Why do fume hoods use so much energy?
It's the air being sucked through the fume hood, not the fume hood itself that consumes so much energy. For health and safety reasons, labs use 100% outside air which must be heated or cooled for comfort before it is brought into the lab. In addition to the energy required to condition the air, a significant amount of additional electricity is required to run large fans to move the air through the building and through the fume hoods.

How does shutting the sash save energy?
Most fume hoods at Stanford are variable air volume (VAV), meaning that the fume hoods are designed to vary the air flow based on how wide open the sash height is. Sash position is connected to the building's ventilation system so that a building's fan speed and the volume of air moved is reduced when the sash is lowered.

Is it safe to shut the sash?
The sash is an important safety barrier between the fume hood interior and the laboratory, protecting the lab user. Sashes should be opened only to set up or modify an experiment. At all other times, shutting the sash is safest. When the sash is shut there is still some air flow through the hood to remove any fumes.

How do I remind myself and my roommates to close the sash?
You can post a sticker, like the one shown in the picture below, to remind yourself and your lab mates to close the sash when not in use.

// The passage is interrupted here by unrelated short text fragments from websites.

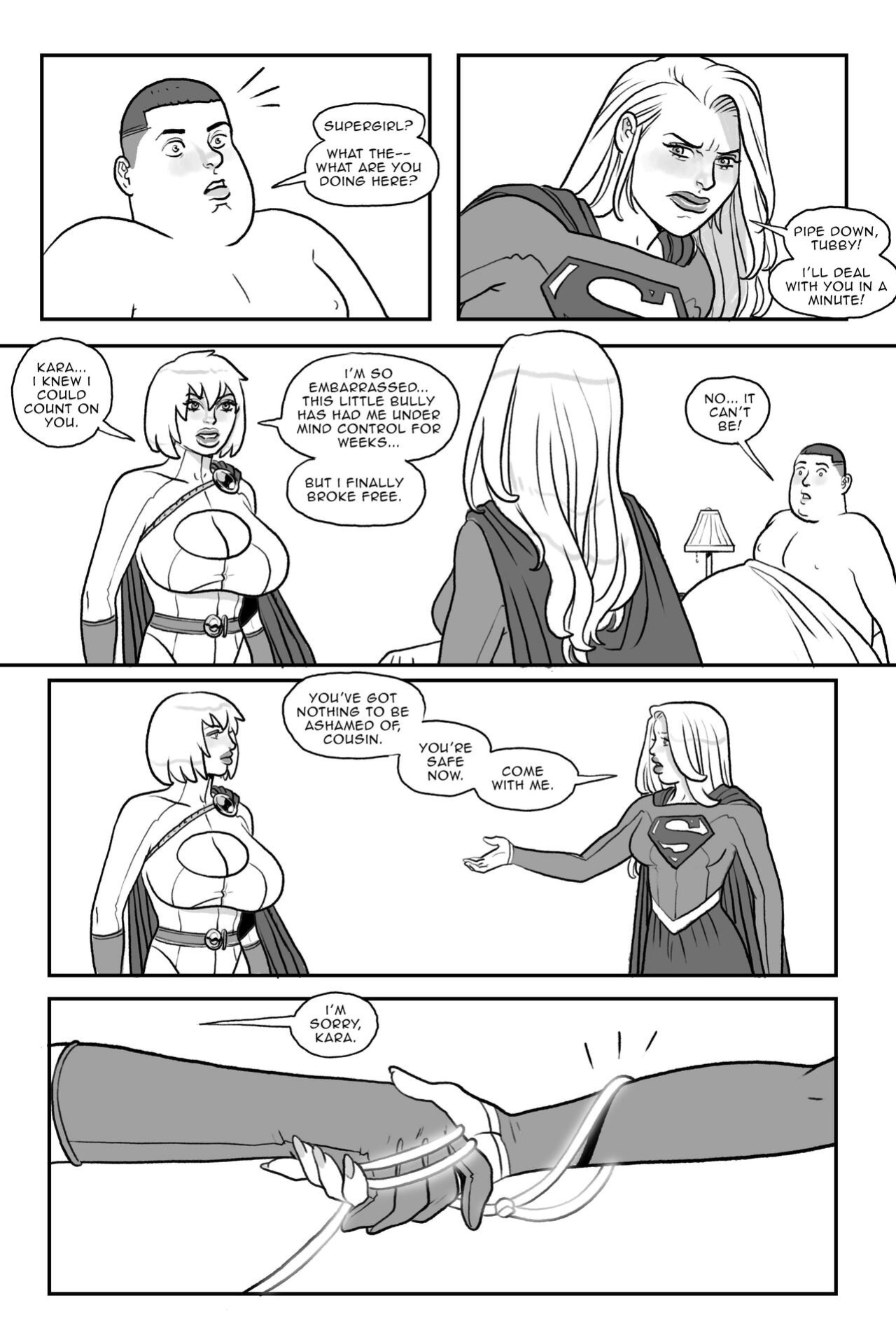 Bang My Bully - Power Girl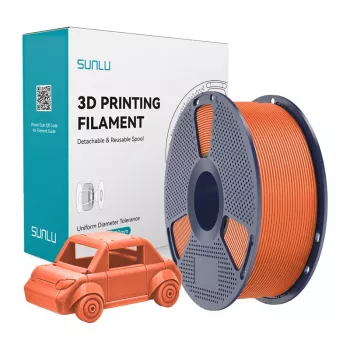 SUNLU PETG -filamentti 1,75 mm Sunny Orange 1 kg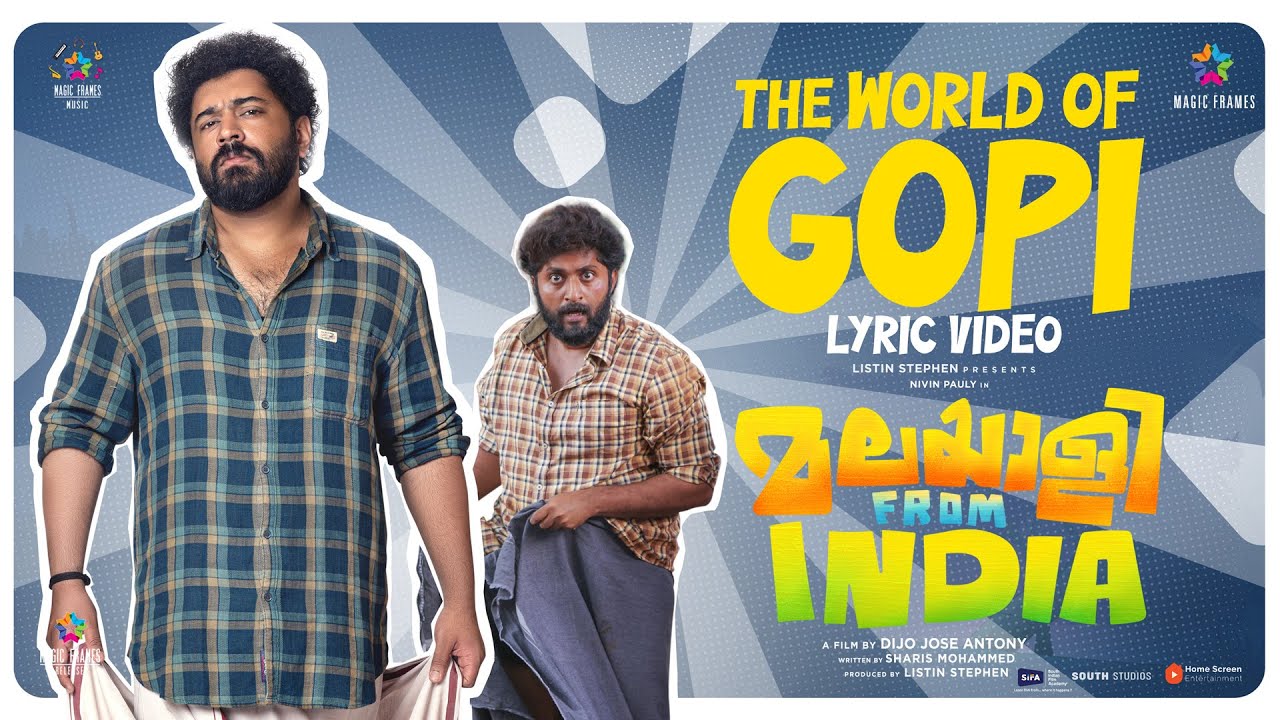 The World Of Gopi - Song Cover Image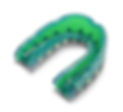 New Green Rubber Sports Mouth guard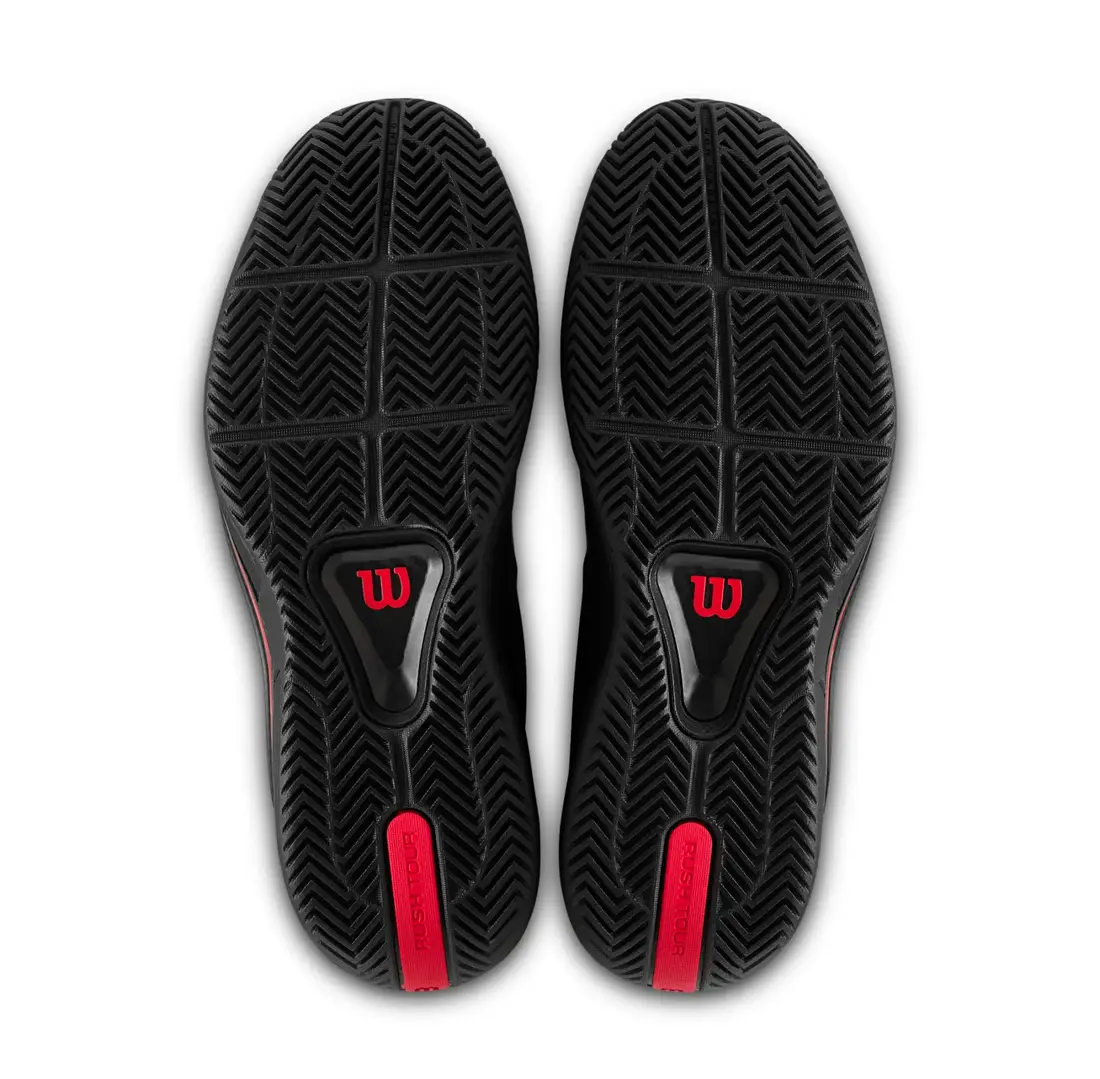 Giày Wilson Rush Tour 5 'Black' WRS00963002 - Ảnh 3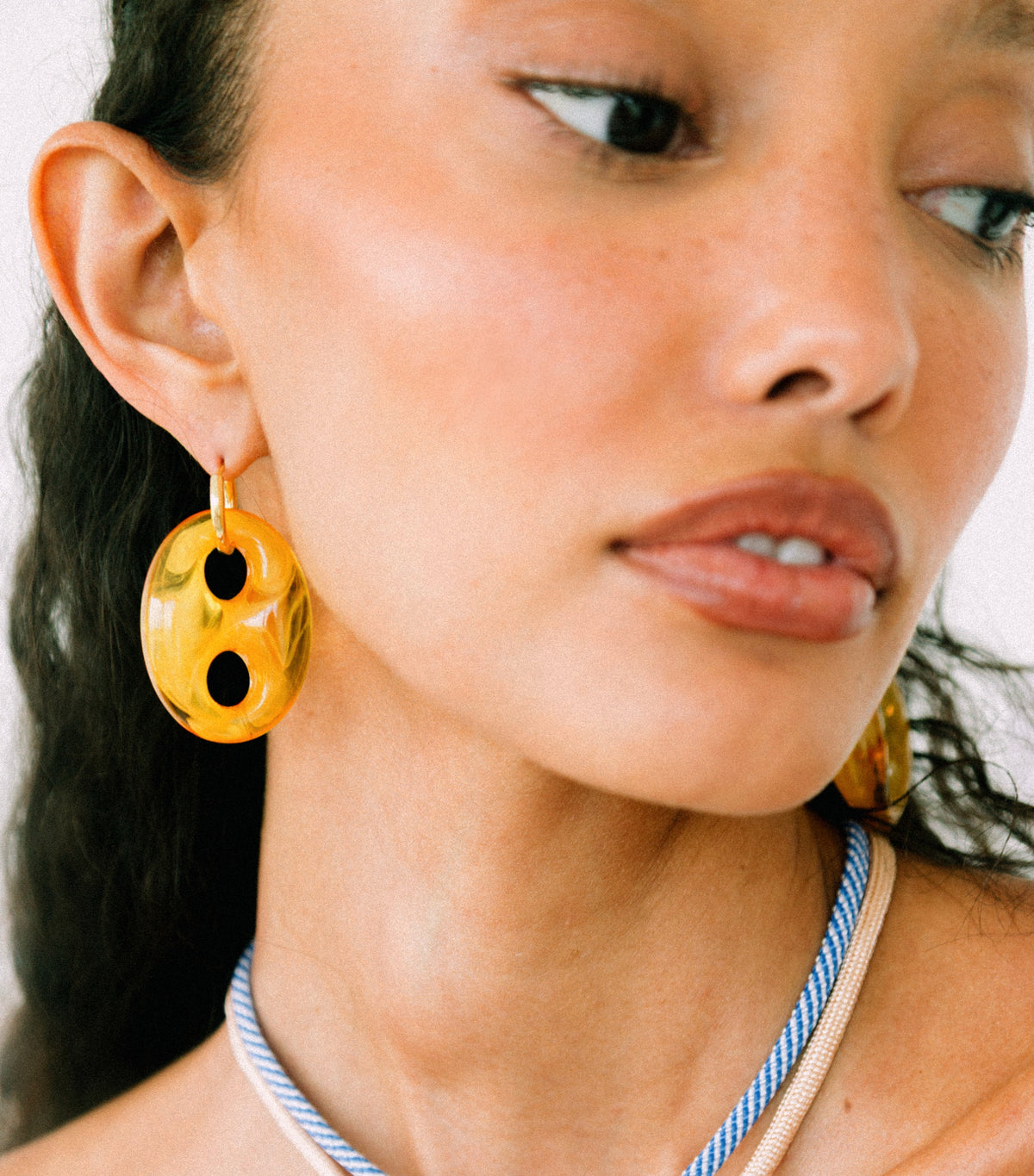 PUFFY POP DROP© EARRING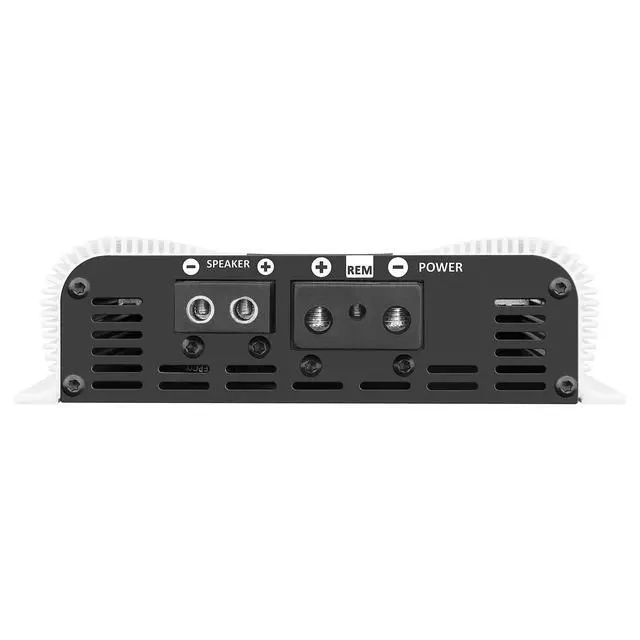 Alt view image 5 of 5 - Taramps Bass 1200 2 Ohms Monoblock Amplifier 1200 Watts Rms 1 Channel 14.4VDC Out Power Full Range Great for Sub/Bass RCA Input Smart Cooler Car Audio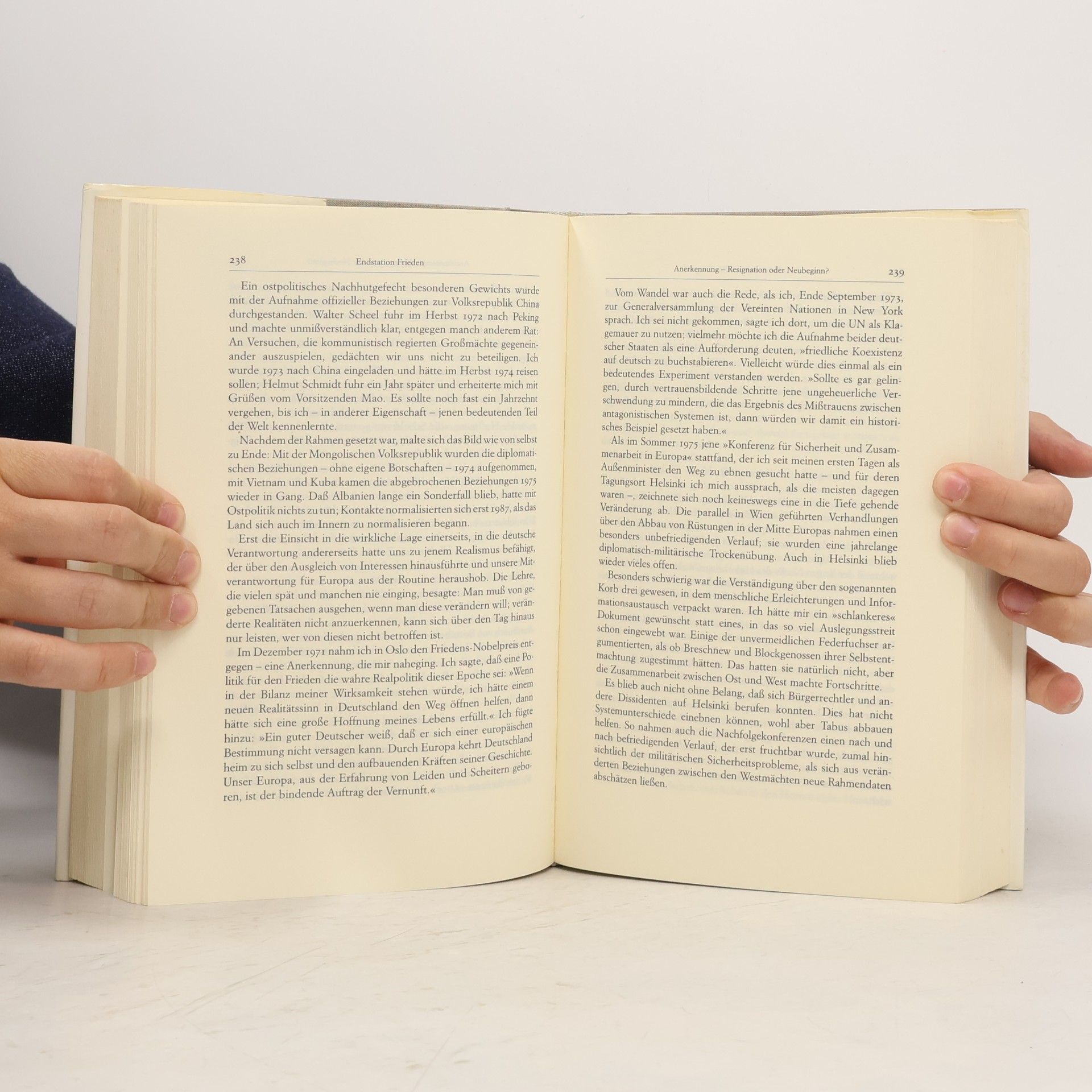 Willy Brandt Erinnerungen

The sticker also educates new fume hood users tha a lower sash is safer, and that the sash should only be open when setting up and modifying experiments.

What other fume hood practices can reduce my energy consumption?
• Never use a fume hood just for storing chemicals - they belong in a safety cabinet, which doesn't require huge volumes of air.
• If your fume hood has an occupancy switch, turn it off when not in use.
• If your group is no longer using a specific fume hood, consider having it locked and de-commissioned so air no longer flows through it.